## Information supplied

►

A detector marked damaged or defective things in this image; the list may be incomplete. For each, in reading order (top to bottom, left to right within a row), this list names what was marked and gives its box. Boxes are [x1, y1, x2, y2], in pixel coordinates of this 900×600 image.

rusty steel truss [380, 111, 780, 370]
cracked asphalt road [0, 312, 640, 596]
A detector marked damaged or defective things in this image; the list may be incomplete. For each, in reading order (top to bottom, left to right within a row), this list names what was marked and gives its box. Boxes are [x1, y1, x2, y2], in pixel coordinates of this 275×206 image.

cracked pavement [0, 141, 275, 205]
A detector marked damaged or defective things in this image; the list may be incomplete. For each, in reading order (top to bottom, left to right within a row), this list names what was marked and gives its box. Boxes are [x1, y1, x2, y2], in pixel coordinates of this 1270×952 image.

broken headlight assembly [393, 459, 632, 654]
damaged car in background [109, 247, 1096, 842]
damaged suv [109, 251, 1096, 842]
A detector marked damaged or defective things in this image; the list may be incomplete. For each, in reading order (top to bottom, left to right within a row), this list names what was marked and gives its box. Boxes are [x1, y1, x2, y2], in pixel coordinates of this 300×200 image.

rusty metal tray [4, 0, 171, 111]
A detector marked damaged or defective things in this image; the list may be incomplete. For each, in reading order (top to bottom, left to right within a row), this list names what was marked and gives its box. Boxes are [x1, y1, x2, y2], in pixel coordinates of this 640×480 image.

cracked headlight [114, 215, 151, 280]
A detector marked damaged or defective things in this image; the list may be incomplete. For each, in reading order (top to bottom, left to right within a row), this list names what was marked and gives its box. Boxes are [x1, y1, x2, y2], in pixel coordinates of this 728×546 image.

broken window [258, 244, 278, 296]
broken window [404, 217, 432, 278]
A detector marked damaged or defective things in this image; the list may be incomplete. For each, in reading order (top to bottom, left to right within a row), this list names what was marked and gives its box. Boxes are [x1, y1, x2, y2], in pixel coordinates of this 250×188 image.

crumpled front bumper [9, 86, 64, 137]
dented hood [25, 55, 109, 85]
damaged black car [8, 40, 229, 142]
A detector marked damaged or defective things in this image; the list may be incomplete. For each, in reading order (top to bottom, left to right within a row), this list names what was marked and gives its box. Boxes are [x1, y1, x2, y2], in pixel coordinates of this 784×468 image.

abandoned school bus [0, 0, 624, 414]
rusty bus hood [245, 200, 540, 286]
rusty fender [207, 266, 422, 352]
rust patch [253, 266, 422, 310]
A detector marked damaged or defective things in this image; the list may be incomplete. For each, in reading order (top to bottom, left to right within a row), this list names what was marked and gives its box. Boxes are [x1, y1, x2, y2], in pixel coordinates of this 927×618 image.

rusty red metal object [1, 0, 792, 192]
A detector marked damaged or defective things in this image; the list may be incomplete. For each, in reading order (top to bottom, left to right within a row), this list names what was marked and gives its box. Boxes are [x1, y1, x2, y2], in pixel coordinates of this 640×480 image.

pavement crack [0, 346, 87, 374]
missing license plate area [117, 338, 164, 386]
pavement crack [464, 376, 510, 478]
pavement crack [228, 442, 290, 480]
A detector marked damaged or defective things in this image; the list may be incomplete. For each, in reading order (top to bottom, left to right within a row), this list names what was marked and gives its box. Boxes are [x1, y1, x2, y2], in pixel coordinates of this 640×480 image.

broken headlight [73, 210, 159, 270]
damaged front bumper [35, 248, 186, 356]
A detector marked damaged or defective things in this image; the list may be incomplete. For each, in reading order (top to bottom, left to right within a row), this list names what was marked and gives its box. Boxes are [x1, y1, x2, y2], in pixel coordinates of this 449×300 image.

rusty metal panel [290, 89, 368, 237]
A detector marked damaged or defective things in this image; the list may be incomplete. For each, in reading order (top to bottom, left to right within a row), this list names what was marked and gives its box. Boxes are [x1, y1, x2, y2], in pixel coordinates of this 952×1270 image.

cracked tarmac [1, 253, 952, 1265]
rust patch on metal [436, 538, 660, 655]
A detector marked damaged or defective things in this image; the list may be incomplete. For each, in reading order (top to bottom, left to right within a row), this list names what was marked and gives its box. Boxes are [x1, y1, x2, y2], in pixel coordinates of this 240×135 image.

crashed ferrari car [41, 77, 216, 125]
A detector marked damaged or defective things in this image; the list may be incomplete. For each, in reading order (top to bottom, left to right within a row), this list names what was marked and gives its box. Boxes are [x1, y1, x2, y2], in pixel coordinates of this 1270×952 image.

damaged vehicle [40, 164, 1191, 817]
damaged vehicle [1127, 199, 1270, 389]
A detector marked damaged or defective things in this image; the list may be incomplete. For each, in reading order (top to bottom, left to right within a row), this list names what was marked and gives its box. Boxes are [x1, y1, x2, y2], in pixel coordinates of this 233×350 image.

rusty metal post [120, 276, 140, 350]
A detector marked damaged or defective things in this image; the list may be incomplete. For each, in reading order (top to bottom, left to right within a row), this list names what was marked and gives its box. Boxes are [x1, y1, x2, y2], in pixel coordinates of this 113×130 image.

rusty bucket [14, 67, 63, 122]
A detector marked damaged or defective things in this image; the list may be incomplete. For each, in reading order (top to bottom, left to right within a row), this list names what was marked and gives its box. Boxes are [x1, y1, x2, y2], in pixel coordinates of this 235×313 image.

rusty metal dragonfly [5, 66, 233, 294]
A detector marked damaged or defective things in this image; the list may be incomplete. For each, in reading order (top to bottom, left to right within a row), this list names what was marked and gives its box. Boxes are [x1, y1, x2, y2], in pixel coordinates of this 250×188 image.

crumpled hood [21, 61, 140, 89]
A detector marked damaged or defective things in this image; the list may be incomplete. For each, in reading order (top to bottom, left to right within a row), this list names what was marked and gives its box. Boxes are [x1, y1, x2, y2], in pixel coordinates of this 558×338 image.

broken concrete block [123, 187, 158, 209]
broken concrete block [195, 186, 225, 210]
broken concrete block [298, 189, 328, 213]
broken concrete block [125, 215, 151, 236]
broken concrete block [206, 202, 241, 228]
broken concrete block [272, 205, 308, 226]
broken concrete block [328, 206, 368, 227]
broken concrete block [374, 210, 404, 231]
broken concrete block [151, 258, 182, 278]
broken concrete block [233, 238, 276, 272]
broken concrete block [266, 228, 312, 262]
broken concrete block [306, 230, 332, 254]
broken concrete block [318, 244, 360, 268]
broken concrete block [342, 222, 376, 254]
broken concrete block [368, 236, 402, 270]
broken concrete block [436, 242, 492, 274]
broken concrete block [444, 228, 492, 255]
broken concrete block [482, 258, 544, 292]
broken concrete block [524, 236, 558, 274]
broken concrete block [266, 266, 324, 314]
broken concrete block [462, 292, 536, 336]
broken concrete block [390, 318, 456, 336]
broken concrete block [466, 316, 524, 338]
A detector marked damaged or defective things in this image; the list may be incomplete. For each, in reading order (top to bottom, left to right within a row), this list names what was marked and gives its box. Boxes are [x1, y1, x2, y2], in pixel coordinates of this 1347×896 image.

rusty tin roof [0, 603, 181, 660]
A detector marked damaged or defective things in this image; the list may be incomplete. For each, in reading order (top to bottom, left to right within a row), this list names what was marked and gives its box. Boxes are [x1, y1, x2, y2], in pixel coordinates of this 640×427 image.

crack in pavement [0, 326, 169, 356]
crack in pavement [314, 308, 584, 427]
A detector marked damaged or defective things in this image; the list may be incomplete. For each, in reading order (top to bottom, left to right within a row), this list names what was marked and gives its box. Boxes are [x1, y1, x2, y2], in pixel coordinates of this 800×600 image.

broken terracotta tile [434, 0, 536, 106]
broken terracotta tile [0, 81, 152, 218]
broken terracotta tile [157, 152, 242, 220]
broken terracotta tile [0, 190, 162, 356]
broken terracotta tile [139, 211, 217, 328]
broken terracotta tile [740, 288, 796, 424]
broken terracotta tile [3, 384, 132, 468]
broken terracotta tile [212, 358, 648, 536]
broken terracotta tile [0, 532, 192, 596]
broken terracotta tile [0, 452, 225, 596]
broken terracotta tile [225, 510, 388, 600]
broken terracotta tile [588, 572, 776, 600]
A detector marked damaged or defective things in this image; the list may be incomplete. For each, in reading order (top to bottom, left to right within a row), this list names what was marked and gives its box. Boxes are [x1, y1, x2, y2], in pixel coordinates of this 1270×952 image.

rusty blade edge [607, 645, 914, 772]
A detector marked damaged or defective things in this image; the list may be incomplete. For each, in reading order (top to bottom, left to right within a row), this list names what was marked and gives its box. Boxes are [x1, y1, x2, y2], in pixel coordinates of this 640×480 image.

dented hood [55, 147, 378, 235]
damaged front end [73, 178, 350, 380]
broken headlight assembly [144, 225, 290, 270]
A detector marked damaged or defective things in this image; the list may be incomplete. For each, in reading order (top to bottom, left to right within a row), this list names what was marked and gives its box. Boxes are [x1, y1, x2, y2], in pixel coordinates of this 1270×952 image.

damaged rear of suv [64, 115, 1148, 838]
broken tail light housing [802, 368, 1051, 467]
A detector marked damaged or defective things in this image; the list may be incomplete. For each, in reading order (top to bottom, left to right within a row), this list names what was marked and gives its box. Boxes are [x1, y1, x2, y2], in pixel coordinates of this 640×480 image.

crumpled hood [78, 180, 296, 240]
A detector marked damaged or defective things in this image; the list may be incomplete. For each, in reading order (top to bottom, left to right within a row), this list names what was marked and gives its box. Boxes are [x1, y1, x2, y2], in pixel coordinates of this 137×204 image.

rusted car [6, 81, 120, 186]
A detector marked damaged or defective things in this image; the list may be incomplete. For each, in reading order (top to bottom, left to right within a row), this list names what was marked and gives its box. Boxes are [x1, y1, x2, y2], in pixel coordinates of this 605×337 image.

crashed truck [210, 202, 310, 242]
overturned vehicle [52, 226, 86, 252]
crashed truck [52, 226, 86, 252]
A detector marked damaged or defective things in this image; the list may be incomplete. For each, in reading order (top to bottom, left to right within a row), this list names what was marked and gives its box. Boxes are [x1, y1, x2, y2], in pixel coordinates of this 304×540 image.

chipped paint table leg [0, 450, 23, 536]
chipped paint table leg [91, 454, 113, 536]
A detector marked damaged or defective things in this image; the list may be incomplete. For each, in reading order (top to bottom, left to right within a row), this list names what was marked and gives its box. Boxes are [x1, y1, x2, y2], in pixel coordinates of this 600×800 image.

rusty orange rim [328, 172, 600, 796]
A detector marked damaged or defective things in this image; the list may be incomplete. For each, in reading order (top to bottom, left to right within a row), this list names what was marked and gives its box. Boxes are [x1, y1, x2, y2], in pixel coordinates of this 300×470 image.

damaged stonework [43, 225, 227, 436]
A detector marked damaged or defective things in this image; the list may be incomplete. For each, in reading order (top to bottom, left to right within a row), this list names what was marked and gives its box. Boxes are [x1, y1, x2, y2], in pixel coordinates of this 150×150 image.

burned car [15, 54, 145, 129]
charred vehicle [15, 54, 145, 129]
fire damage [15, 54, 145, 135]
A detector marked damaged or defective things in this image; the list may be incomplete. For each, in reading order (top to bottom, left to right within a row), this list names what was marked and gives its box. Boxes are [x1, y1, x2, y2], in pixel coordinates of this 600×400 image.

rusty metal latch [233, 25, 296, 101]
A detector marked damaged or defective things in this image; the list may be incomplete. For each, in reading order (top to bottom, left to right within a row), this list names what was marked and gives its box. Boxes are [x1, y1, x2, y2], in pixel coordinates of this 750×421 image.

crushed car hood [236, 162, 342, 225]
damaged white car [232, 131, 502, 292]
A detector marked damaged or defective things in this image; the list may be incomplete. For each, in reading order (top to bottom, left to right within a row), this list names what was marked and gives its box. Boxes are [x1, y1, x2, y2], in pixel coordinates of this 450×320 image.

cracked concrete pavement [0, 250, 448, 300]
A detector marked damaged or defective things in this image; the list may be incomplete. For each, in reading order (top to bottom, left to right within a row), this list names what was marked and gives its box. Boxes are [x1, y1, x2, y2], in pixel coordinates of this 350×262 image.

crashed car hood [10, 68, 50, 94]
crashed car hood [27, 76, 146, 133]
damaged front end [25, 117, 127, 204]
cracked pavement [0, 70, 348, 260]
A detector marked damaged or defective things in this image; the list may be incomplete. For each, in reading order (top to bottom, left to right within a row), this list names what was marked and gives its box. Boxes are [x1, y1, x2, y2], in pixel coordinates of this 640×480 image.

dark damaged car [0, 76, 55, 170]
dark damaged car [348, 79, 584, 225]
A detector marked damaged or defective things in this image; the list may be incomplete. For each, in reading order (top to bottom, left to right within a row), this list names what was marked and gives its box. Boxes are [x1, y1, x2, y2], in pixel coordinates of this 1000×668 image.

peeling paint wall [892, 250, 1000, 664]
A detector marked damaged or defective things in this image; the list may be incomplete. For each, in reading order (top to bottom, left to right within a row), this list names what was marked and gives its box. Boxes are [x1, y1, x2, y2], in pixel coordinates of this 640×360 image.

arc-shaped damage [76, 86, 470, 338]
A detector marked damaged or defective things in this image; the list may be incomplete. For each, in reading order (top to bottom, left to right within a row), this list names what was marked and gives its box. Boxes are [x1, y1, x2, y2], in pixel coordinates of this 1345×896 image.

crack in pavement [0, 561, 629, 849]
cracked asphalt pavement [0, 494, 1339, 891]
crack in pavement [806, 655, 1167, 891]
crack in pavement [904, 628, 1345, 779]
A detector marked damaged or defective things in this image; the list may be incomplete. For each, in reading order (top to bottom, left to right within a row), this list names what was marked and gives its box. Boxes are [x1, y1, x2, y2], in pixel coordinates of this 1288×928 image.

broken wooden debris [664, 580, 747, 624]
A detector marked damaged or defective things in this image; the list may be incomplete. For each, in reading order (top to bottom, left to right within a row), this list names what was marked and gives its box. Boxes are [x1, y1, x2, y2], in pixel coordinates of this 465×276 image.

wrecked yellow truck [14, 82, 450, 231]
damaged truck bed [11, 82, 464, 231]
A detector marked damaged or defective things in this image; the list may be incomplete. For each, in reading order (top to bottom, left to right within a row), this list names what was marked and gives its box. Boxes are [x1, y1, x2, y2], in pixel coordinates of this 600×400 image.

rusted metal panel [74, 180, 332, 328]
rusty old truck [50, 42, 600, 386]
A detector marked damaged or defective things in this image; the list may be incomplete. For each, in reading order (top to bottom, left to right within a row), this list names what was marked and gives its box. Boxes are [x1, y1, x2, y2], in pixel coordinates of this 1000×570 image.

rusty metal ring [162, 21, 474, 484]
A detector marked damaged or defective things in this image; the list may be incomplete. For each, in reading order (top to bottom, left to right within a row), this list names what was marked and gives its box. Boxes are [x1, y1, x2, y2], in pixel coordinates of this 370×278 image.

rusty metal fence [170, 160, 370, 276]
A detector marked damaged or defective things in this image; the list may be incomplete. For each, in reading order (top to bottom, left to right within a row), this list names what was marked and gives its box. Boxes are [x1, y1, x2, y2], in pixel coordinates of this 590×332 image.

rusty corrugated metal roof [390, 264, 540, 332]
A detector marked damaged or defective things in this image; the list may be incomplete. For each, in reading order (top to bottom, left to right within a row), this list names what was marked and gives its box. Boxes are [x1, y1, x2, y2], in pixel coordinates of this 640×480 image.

◄

## Your assignment
Write out, word for word, the lines from the one containing "this 370×278 image." through the end of the records, with no other lines.

## Response area
A detector marked damaged or defective things in this image; the list may be incomplete. For each, in reading order (top to bottom, left to right within a row), this list names what was marked and gives its box. Boxes are [x1, y1, x2, y2], in pixel coordinates of this 370×278 image.

rusty metal fence [170, 160, 370, 276]
A detector marked damaged or defective things in this image; the list may be incomplete. For each, in reading order (top to bottom, left to right within a row), this list names what was marked and gives its box. Boxes are [x1, y1, x2, y2], in pixel coordinates of this 590×332 image.

rusty corrugated metal roof [390, 264, 540, 332]
A detector marked damaged or defective things in this image; the list may be incomplete. For each, in reading order (top to bottom, left to right within a row), this list names what was marked and gives its box. Boxes are [x1, y1, x2, y2], in pixel coordinates of this 640×480 image.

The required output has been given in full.